» CHALLENGE
In full and without deviation, write out the entries that follow.

----- INPUT DATA

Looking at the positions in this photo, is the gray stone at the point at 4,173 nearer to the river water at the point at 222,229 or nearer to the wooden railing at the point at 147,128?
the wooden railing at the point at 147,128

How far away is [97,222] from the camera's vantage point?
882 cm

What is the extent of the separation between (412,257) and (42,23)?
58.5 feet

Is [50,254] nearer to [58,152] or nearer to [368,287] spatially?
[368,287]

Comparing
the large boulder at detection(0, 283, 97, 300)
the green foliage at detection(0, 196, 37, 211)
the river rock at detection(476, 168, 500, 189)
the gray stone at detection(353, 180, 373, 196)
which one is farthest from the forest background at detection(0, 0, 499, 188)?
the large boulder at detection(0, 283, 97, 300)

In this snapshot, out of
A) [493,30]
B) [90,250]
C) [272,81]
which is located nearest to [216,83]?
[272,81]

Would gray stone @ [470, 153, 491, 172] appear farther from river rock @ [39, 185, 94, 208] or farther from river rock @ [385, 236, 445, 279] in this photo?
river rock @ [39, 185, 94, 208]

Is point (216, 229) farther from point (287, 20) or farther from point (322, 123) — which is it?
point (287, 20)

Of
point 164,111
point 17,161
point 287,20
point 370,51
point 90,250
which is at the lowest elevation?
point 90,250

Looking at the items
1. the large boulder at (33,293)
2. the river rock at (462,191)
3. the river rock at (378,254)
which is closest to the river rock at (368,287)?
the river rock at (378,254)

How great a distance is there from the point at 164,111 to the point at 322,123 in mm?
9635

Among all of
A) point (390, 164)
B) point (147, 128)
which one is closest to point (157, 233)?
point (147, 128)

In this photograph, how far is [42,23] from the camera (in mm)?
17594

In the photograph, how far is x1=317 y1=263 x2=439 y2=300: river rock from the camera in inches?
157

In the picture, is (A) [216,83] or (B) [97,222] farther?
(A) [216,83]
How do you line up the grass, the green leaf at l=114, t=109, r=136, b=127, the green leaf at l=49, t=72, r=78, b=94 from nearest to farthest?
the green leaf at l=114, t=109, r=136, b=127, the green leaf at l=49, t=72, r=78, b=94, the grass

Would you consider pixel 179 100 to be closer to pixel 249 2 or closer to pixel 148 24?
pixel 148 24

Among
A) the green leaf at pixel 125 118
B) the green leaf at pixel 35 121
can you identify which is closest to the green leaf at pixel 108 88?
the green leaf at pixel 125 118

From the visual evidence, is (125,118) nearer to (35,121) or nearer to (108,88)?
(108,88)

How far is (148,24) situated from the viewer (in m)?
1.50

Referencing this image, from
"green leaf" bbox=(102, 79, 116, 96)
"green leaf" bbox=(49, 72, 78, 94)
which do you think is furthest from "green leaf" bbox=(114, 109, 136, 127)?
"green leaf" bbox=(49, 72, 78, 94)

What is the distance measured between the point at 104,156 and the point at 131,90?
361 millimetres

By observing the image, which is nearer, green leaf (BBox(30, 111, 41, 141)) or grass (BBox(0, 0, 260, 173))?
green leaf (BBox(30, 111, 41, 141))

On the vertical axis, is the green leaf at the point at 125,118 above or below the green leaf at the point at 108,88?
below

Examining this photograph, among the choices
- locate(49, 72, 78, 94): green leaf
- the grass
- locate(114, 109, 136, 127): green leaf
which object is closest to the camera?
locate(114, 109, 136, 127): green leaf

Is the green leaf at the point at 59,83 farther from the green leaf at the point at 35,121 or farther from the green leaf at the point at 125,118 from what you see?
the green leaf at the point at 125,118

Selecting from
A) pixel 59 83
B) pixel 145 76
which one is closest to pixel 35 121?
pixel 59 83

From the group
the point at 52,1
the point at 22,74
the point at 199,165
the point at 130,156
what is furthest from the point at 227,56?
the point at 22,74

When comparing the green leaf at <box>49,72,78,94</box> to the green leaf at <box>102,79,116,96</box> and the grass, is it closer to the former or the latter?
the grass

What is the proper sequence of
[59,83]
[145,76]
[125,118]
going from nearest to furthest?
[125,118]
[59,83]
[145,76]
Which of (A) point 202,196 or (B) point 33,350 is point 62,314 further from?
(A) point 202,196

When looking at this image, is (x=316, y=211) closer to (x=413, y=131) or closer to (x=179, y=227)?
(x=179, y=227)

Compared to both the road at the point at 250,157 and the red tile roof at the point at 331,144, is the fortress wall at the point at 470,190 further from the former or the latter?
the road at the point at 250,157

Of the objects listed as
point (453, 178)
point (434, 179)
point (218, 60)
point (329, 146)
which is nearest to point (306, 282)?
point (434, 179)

----------

» ANSWER
Looking at the positions in this photo, is the gray stone at the point at 4,173 nearer to the river water at the point at 222,229 or nearer to the wooden railing at the point at 147,128?
the wooden railing at the point at 147,128

How far away is [97,222] from the camera's vantage point?
882 cm

What is the extent of the separation between (412,257) and (42,23)?
58.5 feet

Is [50,254] nearer to [58,152] or nearer to [368,287] spatially?
[368,287]

Comparing
the large boulder at detection(0, 283, 97, 300)
the green foliage at detection(0, 196, 37, 211)
the river rock at detection(476, 168, 500, 189)
the gray stone at detection(353, 180, 373, 196)
which one is farthest from the forest background at detection(0, 0, 499, 188)?
the large boulder at detection(0, 283, 97, 300)

In this snapshot, out of
A) [493,30]
B) [90,250]
C) [272,81]
which is located nearest to [216,83]?
[272,81]

Would gray stone @ [470, 153, 491, 172] appear farther from river rock @ [39, 185, 94, 208] or farther from river rock @ [385, 236, 445, 279] in this photo?
river rock @ [39, 185, 94, 208]

Is point (216, 229) farther from point (287, 20) or farther from point (322, 123) — which is it?
point (287, 20)

Of
point 164,111
point 17,161
point 287,20
point 370,51
point 90,250
which is at the lowest elevation?
point 90,250

Looking at the items
1. the large boulder at (33,293)
2. the river rock at (462,191)
3. the river rock at (378,254)
which is closest to the river rock at (368,287)?
the river rock at (378,254)

How great a distance is there from the point at 164,111 to the point at 322,123 in mm?
9635

Among all of
A) point (390, 164)
B) point (147, 128)
which one is closest to point (157, 233)?
point (147, 128)

In this photograph, how far is [42,23] from the camera (in mm)?
17594

In the photograph, how far is x1=317 y1=263 x2=439 y2=300: river rock from the camera in inches?
157

In the picture, is (A) [216,83] or (B) [97,222] farther?
(A) [216,83]
How do you line up the grass, the green leaf at l=114, t=109, r=136, b=127, the green leaf at l=49, t=72, r=78, b=94 from nearest to farthest?
the green leaf at l=114, t=109, r=136, b=127, the green leaf at l=49, t=72, r=78, b=94, the grass

Would you consider pixel 179 100 to be closer to pixel 249 2 or closer to pixel 148 24?
pixel 148 24

Among
A) the green leaf at pixel 125 118
B) the green leaf at pixel 35 121
can you identify which is closest to the green leaf at pixel 108 88?
the green leaf at pixel 125 118

From the visual evidence, is (125,118) nearer to (35,121) or nearer to (108,88)?
(108,88)

How far is (148,24) situated from the viewer (in m)?
1.50

Referencing this image, from
"green leaf" bbox=(102, 79, 116, 96)
"green leaf" bbox=(49, 72, 78, 94)
which do you think is furthest from "green leaf" bbox=(114, 109, 136, 127)?
"green leaf" bbox=(49, 72, 78, 94)

What is the distance measured between the point at 104,156 and the point at 131,90?
361 millimetres

By observing the image, which is nearer, green leaf (BBox(30, 111, 41, 141)) or grass (BBox(0, 0, 260, 173))?
green leaf (BBox(30, 111, 41, 141))

On the vertical axis, is the green leaf at the point at 125,118 above or below the green leaf at the point at 108,88?
below

Examining this photograph, among the choices
- locate(49, 72, 78, 94): green leaf
- the grass
- locate(114, 109, 136, 127): green leaf
which object is closest to the camera?
locate(114, 109, 136, 127): green leaf

Is the green leaf at the point at 59,83 farther from the green leaf at the point at 35,121 or farther from the green leaf at the point at 125,118 from what you see?
the green leaf at the point at 125,118

Selecting from
A) pixel 59 83
B) pixel 145 76
which one is closest to pixel 35 121?
pixel 59 83

From the group
the point at 52,1
the point at 22,74
the point at 199,165
the point at 130,156
what is furthest from the point at 227,56?
the point at 22,74

When comparing the green leaf at <box>49,72,78,94</box> to the green leaf at <box>102,79,116,96</box> and the grass, is it closer to the former or the latter?
the grass

What is the proper sequence of
[59,83]
[145,76]
[125,118]
going from nearest to furthest?
[125,118]
[59,83]
[145,76]
Which of (A) point 202,196 or (B) point 33,350 is point 62,314 further from?
(A) point 202,196

When looking at this image, is (x=316, y=211) closer to (x=413, y=131) or closer to (x=179, y=227)?
(x=179, y=227)

Compared to both the road at the point at 250,157 and the red tile roof at the point at 331,144, is the fortress wall at the point at 470,190 further from the former or the latter?
the road at the point at 250,157

Of the objects listed as
point (453, 178)
point (434, 179)
point (218, 60)
point (329, 146)
which is nearest to point (306, 282)?
point (434, 179)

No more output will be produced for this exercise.